Nearly half of British small and medium business owners have never heard of the incoming EU General Data Protection regulation, according to Aldermore’s Future Attitudes survey.
The data also revealed that only one in ten enterprises had taken steps to fully comply with the new rules that will apply from May 2018, with the rest saying they did not understand requirements or needed further guidance.
55% also said they were not concerned by the impact from possible cybercrime. This was despite the fact that two-thirds of the survey’s enterprises experienced cyberattacks at some point in their lifetime.
Carl D’Ammassa, Aldermore’s group managing director for Business Finance, called the results “worrying”.
“Data privacy, the appropriate use of customer information and breach notifications all need to be taken incredibly seriously. This is made especially apparent when one considers the increased sanctions businesses face if they don’t keep to the new regulations,” he said.
He added: “The danger of cyber-attacks for all businesses, not just SMEs, is an ever present one and is something that is likely to increase as economic activity moves to the digital world. With these attacks having a significant financial and reputational impact on a business, it is crucial all SMEs take adequate time to analyse and protect themselves against this threat.”
The GDPR comes into effect next May, and businesses from across the globe will have to comply with its practices if they want to offer goods and services in Europe.
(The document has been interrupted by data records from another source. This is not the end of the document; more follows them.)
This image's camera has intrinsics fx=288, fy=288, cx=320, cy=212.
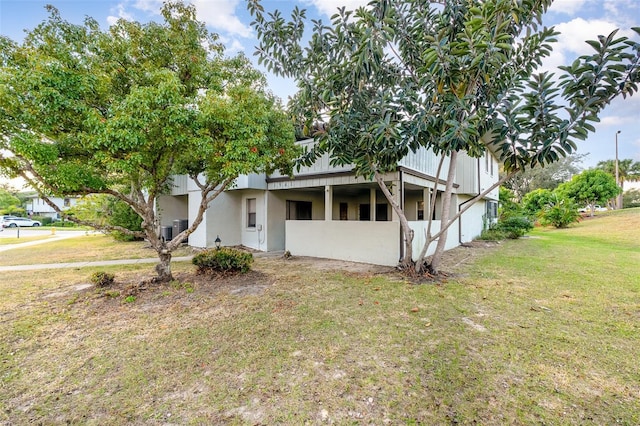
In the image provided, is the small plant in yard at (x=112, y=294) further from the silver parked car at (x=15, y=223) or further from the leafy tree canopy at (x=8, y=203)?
the leafy tree canopy at (x=8, y=203)

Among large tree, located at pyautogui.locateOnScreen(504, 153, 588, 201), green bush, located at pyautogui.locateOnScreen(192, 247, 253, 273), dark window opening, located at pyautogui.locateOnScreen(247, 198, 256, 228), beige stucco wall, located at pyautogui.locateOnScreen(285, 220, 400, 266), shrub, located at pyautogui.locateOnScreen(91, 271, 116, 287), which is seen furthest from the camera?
large tree, located at pyautogui.locateOnScreen(504, 153, 588, 201)

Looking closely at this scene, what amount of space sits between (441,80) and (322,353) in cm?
513

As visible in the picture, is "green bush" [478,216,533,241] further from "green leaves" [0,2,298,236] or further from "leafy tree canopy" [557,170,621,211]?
"leafy tree canopy" [557,170,621,211]

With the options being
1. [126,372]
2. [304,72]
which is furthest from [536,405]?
[304,72]

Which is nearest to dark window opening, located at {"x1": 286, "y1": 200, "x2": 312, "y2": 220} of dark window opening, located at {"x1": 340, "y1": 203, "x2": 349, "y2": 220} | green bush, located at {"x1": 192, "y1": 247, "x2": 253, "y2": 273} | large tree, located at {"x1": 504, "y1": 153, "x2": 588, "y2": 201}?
dark window opening, located at {"x1": 340, "y1": 203, "x2": 349, "y2": 220}

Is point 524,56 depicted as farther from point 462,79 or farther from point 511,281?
point 511,281

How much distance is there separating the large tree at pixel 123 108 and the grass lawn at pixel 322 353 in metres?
2.47

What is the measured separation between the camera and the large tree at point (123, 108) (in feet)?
16.2

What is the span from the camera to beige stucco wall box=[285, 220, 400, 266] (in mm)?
9125

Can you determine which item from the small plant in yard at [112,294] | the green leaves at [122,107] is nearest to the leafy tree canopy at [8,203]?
the green leaves at [122,107]

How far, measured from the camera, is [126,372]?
128 inches

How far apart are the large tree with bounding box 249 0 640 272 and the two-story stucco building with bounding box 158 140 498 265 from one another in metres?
1.88

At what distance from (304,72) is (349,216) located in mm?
9805

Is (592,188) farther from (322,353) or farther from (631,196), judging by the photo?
(322,353)
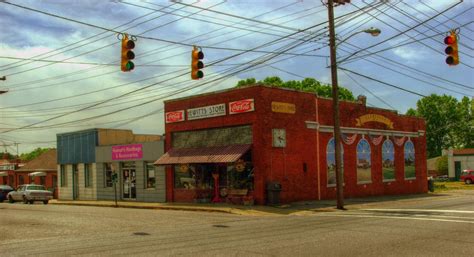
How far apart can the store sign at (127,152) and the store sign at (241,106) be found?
28.1ft

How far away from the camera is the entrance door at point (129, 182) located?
34.1m

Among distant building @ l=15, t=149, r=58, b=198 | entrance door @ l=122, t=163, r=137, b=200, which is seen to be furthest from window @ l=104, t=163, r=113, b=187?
distant building @ l=15, t=149, r=58, b=198

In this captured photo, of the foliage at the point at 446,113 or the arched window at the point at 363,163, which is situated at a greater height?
the foliage at the point at 446,113

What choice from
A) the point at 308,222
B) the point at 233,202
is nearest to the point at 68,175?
the point at 233,202

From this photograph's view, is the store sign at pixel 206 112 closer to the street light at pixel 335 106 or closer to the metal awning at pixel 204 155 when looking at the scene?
the metal awning at pixel 204 155

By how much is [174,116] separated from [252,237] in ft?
58.0

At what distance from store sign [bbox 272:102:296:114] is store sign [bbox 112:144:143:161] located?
34.6ft

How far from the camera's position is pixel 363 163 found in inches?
1281

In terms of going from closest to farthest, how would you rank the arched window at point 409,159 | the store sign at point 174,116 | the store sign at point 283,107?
the store sign at point 283,107 < the store sign at point 174,116 < the arched window at point 409,159

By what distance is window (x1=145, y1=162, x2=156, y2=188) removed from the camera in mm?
32438

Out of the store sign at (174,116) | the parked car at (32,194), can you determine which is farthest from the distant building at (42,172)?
the store sign at (174,116)

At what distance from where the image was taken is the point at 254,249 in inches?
448

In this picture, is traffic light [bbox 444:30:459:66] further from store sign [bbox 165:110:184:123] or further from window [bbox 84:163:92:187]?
window [bbox 84:163:92:187]

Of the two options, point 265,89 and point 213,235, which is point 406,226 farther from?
point 265,89
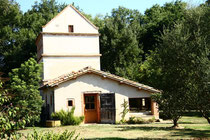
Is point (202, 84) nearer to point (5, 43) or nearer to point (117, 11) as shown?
point (5, 43)

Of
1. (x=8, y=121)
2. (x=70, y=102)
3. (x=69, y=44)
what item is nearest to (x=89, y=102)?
(x=70, y=102)

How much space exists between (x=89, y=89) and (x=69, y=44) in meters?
8.90

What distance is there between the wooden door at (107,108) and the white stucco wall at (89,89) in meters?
0.53

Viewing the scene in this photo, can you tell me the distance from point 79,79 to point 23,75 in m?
4.83

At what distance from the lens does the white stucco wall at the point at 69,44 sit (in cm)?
3130

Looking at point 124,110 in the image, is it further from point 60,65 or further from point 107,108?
point 60,65

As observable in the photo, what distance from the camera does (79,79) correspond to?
2444 cm

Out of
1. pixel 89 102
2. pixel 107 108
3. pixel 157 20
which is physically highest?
pixel 157 20

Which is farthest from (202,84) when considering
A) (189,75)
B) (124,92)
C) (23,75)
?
(23,75)

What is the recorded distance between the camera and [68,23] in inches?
1262

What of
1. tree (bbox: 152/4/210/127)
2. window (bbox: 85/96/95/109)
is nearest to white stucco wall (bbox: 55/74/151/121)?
window (bbox: 85/96/95/109)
Personal data will have to be stored in a format that’s transferrable and erasable if the customer so wishes.
Most importantly, businesses will have to appoint a dedicated data protection officer, and notify customers of any data breach within 72 hours.
Fines for not complying are hefty: businesses will have to pay 4% of their annual turnover or €20m (£18m), whichever is biggest.
Only half of business owners interviewed by Aldermore said they have policies in place to deal with data breaches, though not necessarily ones that comply with the GDPR. More than one in ten outright stated they could not afford to adequately protect their data.